06 Aug In Too Deep
DURING THE SUMMER break, I signed my daughter up for swimming to catch up on the lost years when, due to a nasty experience, she developed a phobia for swimming. She had been on and off for a while, but we now had a block of time for catch-up training.
Once in a while, I would join. Other times, I’d sit back and cheer her on.
On this day, it was time to do laps. No more short hops. I got my phone ready with a finger on the record button. She was doing so well on her timing and I was rooting for her. She’d gone halfway then she stopped. In the distance I watched her coach gesticulate and I wondered what the fuss was all about. A few minutes later, she finished her laps amidst a shout of whoop whoop from Mummy.
She stopped halfway to the end of her race. I’d heard the coach tell her over and over again to always finish her race. And I agreed with him. So I asked why she paused. She said water got into her eyes despite wearing goggles and it stung. She also complained that she was tired. The coach and I glanced at each other, at her scrunched up face and back at each other before we both burst out laughing.
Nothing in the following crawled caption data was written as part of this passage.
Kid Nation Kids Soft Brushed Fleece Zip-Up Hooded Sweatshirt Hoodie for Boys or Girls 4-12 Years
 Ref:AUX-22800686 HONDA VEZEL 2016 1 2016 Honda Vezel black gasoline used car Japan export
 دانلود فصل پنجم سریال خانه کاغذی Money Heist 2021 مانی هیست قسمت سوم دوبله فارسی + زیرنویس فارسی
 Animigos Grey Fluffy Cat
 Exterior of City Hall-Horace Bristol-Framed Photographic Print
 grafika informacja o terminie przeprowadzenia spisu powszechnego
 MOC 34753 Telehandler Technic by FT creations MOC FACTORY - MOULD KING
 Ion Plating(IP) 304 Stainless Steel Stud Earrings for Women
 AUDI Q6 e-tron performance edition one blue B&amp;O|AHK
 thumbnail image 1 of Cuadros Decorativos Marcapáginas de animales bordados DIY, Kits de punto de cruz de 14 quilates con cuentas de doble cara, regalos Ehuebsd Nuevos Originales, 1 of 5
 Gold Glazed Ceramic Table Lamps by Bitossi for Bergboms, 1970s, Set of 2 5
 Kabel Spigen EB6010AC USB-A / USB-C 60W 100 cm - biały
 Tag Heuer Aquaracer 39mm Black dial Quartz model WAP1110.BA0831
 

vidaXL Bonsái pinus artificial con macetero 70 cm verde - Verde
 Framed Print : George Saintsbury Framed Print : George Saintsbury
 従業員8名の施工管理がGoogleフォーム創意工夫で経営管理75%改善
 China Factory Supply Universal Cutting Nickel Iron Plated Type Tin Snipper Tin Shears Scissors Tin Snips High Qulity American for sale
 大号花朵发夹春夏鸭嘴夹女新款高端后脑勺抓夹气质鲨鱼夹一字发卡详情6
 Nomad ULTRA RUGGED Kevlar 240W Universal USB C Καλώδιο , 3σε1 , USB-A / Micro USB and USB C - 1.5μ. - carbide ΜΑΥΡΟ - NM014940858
Then the coach replied: “You’re in the water and water must get everywhere. You can’t choose where the water goes, you can only limit how far it goes. When it stings you in the eyes, get used to it. You must always finish your race even when you’re tired. Pace yourself, but finish up. It’s all about the finish.”
I nodded in agreement.
Isn’t life like that? We don’t get out because there’s a little problem. We keep going until we finish the day, the trip, the job, the task, whatever our preoccupation is. We don’t stop until we get to the finish line, not even for a little inconvenience. We’re all IN TOO DEEP in this game of life to quit.
It is tempting to throw in the towel and just give up. It is tempting to stop altogether and shrug carelessly. But life is not for statics. There has to be constant motion. Even the earth rotates. Sometimes we need to shrug off some pain to forge ahead. I know it’s not easy. But we just must do it.
What’s ahead is far better than what we left behind.
Pain often stops us in our tracks begging for attention but we must keep going despite its ability to dig its heels into our skin.
After the swimming class, I sat my daughter and told her: “You’re in too deep to worry about where water gets into. You either float or sink. When you wait to check your stinging eyes, you may sink. Despite the stinging eyes, understand that once you decide to finish your race, you float, you smash your timing and you can then scratch any itch or rub out the pain. But for now, you must finish your race.” I added, “Every single race.”